After setting our camp up, we went down to the cook shelter to have our meal. We were sharing the shelter with the scouts. Our "boil in a bag" mashed potatoes and turkey with chocolate mousse for desert never tasted so good! After dinner it was off to bed. Two ways to sleep in the summer Alaska Sun? Either 1. wear eyepatches, or 2. hike 14+km, up and over a 1.2km high summit wearing a heavy pack. We slept well!

Day Four (Glen's birthday)

Unlike the plan, which called for us to up and eating breakfast at 6:00am, we slept in until 10:00. The sleep did Susan's cold well since it seemed to be better. It also was my birthday, and it sure felt good to be in no rush for this particular day. You couldn't ask for a better day. Unlike the rainy rain forest on the American side, the Canadian side had just beautiful weather! Susan gave me a cupcake with single candle to celebrate my birthday. Gift was a diet chocolote bar (not that I needed it to be diet), and a card. I was wished (and sung) Happy Birthday by various people including John and Jen, and Detlef and Kirsten. As we lazed around camp eating breakfast, we had some excitement in that there was a helicopter that came and went several times (dropping off and picking up garbage and other stuff). We were the last people to leave camp at about 12:20.

Leaving Happy Camp which is beside the river connecting Crater Lake to Long Lake, we went up the hill and were soon above Long Lake. We saw some fresh bear prints, but thankfully didn't see a bear (Kirsten and Detlef had supposedly seen one on day two). We were impressed by the beauty of the Deep Lake camp, which is just a few (four) kilometres past Happy Camp. It would have been nice to have stayed in the camp, but know that for most people (us included) the trip to Happy Camp is more than enough. We leapfrogged back and forth with Kirsten and Detlef throughout the day. We were impressed with the beauty of some of the canyons that had been cut by the raging river far below. Througout this day we probably saw the most historical items of any of the days on the trail. Every day we would see certain things like old cables, boots, etc. On this particular day we saw all the standard stuff, plus the remnants of a boat obviously left behind by a gold seeker, the remnants of a few shelters, quite a bit of interesting stuff. It's obvious why they call it the world's largest outdoor museum.

We reached Lindemann City Campground at about 4:45. Lindemann City actually has two campgrounds, while we were at the junction pondering which one to stay in, Kirsten and Detlef came up. Knowing that tomorrow we would have to be away early in order to make the train in time, we chose "Lower Lindemann" which would be five minutes closer to Bennett Lake. Kirsten and Detlef joined us at the Lower Lindemann site.
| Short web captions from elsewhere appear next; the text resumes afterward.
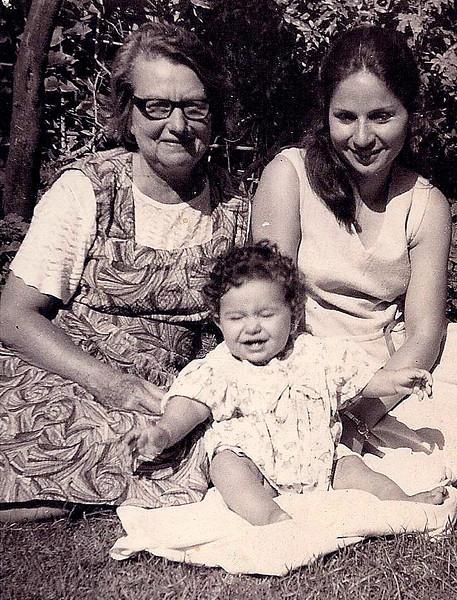 Nonna, moi et Maggie, 1972.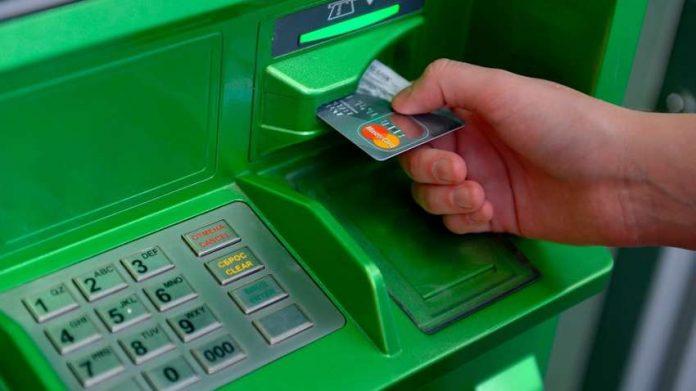 Найден способ получить заблокированную банкоматом карту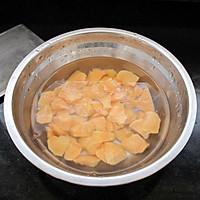 亲,你还在为便秘抓狂么:糙米红薯粥的做法图解2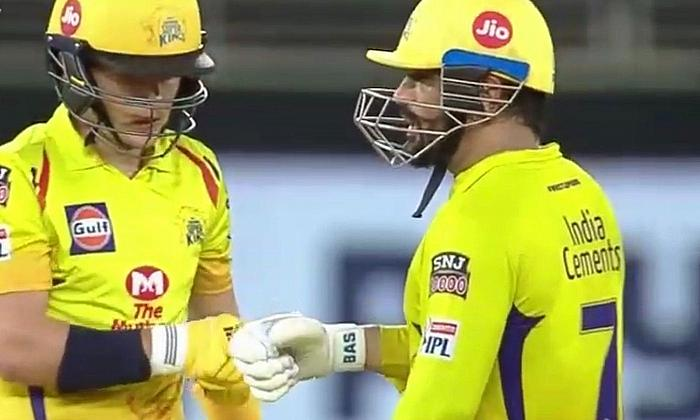CSK's Tom Curran and MS Dhoni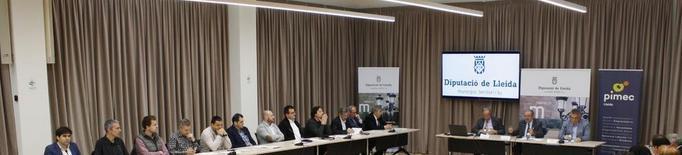 Empresaris i Diputació reivindiquen el trànsit de mercaderies a l'aeroport d'Alguaire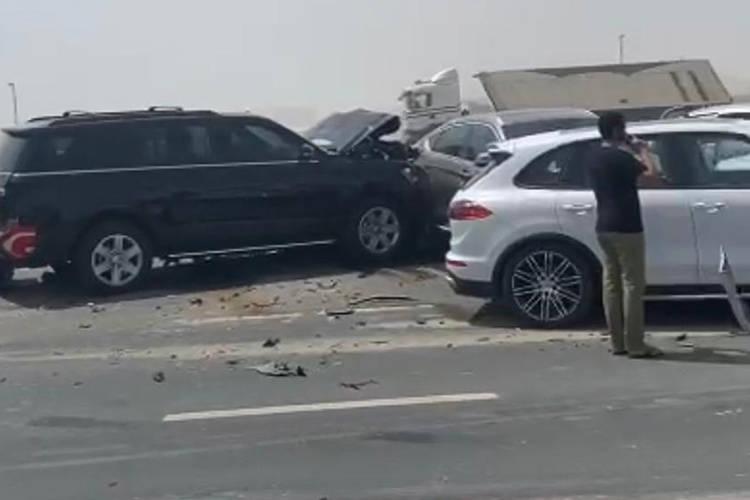 阿联酋迪拜发生车祸,34辆车连环相撞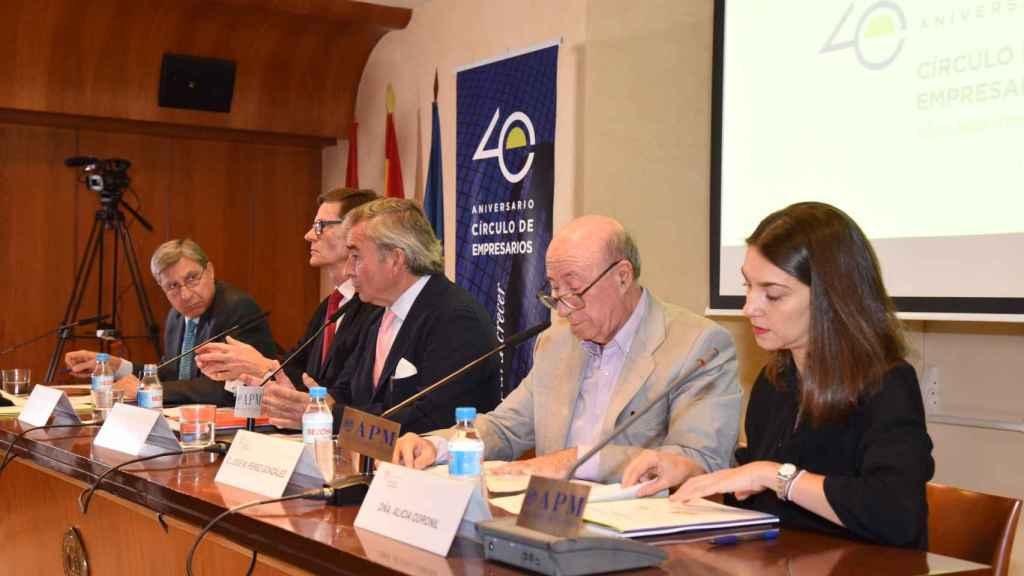 Javier Vega de Seoane, presidente del Círculo de Empresarios junto al resto de miembros que han realizado la propuesta de Un pacto para un crecimiento integrador.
Besides Kirsten and Detlef it seems we were the only Chilkoot Trail hikers to pick Lower Lindemann to stay in. We had our pick of spots and set up out in the open in a wind blown spot, just a few feet away from Lindemann Lake. With it being a beautiful sunny day, I decided a good thing to do for my birthday would be to go for a bath in the lake. Always game for a challenge, Susan said she would too. Seeing us both going for it, Kirsten and Detlef also decided to join in. So we changed into our RAD shorts and quick dry t-shirts and in we went. Boy was it cold! No surprise... this high up... in the Yukon... swimming in a glacier fed lake... What were we thinking? -- Carrying a heavy pack... sleeping in a tent... climbing over the mountains for four days... no running water... It felt great!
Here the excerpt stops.